Communiqué tiré de la lettre hebdomadaire en ligne de Reporters Sans Frontières

Reporters sans frontières considère comme une entorse gravissime à la liberté d’information la violation de correspondances téléphoniques commise par le Département fédéral de la Justice au préjudice de l’agence Associated Press (AP).

Le Département a informé AP, dans un courrier en date du 10 mai dernier, de la saisie des relevés de vingt lignes téléphoniques assignées à l’agence au cours des mois d’avril et mai 2012. Ce courrier ne précise néanmoins ni les motifs ni les arguments juridiques du procédé.

Cette saisie aurait eu pour but de tracer l’identité des informateurs de l’agence de presse. AP avait, en effet, révélé, dans une dépêche en date du 7 mai 2012, une opération de la CIA au Yémen visant à déjouer un attentat aérien d’Al-Qaïda. La saisie concerne plusieurs bureaux d’AP aux Etats-Unis, mais aussi sa ligne principale de la salle de presse de la Chambre des représentants ainsi que des numéros personnels, dont ceux de cinq journalistes et d’un rédacteur en chef à l’origine des révélations du 7 mai 2012.

“Nous souscrivons aux paroles de Gary Pruitt, le directeur général d’AP, qui dénonce une ‘intrusion massive et sans précédent’ dans un courrier adressé au ministre de la Justice Eric Holder, le 13 mai 2013”, déclare Christophe Deloire, secrétaire général de Reporters sans frontières.
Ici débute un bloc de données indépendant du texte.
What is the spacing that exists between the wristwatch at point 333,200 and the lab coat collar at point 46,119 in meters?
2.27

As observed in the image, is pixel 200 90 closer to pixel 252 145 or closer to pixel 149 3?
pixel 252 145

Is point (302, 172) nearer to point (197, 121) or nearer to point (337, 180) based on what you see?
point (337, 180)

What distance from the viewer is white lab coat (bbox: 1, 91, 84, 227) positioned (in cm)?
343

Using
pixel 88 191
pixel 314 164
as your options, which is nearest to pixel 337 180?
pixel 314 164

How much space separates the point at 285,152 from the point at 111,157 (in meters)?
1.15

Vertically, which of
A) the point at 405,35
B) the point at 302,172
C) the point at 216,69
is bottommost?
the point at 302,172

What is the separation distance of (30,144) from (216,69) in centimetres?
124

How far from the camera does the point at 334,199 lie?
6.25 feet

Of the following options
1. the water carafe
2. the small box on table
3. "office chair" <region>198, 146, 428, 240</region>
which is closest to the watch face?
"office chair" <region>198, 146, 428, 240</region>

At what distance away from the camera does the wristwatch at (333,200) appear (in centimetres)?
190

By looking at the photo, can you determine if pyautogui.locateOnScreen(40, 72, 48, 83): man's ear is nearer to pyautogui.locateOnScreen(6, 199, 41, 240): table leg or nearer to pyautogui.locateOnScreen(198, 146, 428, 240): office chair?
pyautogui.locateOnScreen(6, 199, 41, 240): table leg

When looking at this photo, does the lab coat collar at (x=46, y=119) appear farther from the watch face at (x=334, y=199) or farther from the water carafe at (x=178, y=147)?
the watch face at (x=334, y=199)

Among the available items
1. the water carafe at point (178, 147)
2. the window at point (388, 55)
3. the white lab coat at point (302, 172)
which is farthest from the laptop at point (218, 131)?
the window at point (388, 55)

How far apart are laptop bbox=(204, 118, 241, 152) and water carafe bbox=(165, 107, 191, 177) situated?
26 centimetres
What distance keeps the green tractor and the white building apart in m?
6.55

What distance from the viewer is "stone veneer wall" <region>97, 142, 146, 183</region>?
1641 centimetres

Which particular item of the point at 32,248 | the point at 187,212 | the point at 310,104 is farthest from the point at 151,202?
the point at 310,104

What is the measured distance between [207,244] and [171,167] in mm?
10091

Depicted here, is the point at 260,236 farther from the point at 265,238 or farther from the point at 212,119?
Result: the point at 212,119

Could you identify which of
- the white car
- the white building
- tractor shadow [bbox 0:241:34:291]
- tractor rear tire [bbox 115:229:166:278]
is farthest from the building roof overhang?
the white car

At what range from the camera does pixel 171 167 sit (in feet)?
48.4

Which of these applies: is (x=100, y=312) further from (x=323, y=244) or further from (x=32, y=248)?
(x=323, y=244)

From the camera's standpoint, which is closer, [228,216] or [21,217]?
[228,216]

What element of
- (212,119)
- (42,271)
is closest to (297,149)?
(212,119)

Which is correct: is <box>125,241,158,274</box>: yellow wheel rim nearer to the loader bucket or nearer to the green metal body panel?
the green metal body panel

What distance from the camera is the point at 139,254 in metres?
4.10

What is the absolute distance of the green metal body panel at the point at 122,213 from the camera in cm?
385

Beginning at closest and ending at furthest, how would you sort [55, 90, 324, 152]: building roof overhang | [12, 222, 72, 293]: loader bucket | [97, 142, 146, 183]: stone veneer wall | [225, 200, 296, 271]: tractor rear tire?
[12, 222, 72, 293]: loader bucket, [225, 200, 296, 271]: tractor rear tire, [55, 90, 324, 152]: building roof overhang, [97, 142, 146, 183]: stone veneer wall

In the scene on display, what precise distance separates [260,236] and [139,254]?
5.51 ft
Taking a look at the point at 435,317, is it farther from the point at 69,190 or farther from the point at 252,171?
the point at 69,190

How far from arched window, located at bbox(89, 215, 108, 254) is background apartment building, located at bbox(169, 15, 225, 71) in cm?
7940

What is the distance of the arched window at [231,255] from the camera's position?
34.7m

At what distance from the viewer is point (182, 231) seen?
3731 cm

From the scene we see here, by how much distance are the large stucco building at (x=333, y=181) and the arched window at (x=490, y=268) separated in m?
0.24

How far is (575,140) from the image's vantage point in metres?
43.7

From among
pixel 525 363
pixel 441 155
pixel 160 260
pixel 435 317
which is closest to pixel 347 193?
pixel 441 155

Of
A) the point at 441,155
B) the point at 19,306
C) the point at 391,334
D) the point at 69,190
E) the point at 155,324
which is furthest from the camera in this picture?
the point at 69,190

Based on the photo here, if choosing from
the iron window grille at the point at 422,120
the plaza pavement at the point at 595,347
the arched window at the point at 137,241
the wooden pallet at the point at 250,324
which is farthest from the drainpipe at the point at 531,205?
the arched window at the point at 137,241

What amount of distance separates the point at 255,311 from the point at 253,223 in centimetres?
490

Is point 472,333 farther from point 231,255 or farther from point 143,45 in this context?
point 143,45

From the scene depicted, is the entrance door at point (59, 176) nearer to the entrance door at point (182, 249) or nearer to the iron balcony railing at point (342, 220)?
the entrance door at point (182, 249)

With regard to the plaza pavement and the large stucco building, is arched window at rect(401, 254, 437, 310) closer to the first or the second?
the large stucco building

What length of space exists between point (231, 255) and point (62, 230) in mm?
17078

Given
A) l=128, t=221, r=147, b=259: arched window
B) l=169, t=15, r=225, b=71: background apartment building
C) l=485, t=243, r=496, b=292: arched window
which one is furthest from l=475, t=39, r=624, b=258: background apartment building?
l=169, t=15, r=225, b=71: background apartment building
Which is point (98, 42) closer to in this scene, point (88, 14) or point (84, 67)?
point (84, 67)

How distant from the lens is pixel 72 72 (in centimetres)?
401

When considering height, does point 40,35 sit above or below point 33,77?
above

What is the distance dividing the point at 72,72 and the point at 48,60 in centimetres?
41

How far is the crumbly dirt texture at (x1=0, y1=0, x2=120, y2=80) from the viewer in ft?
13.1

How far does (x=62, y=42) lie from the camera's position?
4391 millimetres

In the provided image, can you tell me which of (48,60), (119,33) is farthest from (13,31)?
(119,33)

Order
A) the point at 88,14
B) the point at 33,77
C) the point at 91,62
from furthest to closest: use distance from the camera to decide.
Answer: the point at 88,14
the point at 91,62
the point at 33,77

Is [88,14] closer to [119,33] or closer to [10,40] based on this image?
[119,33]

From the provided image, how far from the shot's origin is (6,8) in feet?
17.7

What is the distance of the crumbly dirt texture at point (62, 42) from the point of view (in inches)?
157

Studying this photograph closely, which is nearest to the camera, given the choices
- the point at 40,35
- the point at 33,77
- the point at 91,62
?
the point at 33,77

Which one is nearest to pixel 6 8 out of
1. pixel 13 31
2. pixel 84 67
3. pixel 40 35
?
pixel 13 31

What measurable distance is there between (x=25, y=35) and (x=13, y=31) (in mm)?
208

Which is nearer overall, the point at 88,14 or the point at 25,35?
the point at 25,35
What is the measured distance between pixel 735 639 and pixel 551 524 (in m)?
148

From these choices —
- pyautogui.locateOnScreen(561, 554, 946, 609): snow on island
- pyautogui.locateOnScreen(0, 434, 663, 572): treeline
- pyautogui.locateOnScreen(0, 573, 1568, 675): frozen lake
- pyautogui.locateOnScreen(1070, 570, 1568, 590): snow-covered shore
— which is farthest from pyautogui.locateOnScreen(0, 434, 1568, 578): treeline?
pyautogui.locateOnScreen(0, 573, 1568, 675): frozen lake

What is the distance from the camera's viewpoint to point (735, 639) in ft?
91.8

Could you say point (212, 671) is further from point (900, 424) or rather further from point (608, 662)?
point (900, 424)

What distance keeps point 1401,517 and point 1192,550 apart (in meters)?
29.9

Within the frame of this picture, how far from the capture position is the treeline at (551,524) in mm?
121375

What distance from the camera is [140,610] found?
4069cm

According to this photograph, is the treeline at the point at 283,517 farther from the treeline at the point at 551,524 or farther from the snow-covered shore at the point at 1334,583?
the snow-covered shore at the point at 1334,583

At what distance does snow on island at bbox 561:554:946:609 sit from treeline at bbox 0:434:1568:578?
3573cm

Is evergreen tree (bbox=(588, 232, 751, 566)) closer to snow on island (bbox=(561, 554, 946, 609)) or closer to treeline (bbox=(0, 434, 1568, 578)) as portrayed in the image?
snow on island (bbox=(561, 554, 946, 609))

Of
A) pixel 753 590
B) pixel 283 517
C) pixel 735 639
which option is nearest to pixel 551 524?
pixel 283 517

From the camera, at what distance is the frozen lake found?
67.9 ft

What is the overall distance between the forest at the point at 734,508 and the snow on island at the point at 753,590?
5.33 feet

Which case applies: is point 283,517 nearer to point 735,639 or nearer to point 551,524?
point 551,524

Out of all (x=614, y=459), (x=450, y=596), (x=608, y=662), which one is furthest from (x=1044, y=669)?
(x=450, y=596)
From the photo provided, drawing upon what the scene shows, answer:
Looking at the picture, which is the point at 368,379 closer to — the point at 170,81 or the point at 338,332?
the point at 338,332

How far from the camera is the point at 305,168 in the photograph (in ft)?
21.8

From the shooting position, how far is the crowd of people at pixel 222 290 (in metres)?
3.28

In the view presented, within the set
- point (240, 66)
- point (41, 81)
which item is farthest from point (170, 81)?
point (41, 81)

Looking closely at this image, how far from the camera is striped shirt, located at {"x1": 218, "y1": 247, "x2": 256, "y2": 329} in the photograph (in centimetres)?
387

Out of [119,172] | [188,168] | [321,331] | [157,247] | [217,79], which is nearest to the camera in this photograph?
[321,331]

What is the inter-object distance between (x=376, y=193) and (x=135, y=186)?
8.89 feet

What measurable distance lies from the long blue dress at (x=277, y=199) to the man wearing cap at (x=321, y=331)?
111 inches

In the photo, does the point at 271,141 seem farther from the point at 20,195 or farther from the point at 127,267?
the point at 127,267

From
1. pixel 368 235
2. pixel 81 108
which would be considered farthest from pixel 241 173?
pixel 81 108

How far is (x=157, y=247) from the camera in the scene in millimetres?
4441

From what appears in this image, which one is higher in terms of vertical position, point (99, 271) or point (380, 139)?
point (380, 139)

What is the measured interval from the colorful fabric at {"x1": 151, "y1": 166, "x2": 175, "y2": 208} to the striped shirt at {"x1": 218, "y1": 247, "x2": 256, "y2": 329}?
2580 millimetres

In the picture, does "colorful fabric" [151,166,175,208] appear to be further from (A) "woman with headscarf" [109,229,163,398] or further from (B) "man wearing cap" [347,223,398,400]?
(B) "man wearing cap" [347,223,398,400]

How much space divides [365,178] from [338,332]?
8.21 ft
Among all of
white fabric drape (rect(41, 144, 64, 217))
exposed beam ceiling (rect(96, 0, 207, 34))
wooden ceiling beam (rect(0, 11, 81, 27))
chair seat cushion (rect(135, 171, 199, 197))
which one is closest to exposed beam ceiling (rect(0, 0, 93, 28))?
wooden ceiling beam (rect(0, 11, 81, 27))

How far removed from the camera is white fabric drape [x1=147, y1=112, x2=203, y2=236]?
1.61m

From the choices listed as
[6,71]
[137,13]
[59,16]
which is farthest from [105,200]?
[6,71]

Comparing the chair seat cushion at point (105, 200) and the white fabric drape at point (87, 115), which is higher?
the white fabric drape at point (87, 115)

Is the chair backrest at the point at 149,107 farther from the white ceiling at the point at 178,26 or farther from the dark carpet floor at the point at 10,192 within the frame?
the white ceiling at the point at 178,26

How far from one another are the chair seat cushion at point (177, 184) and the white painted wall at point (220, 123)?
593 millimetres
“Reporters sans frontières demande au Département de la Justice d’accéder sans délai à la demande d’AP de lui rendre – ou de détruire – les relevés téléphoniques saisis. Nous estimons également que des faits aussi contraires aux garanties constitutionnelles appellent un examen devant une commission d’enquête du Congrès.”

“Reporters sans frontières constate avec regret que l’administration fédérale actuelle n’a pas rompu avec les pratiques en vigueur sous le double mandat de George W. Bush qui ont sacrifié la protection des données privées et surtout le droit des citoyens à être informés, garanti par le Premier amendement”, poursuit Christophe Deloire.

“Cette affaire démontre la nécessité d’une loi fédérale en matière de protection des sources (federal shield law). Un principe que 34 États de l’Union reconnaissent, à divers degrés, dans leur législation.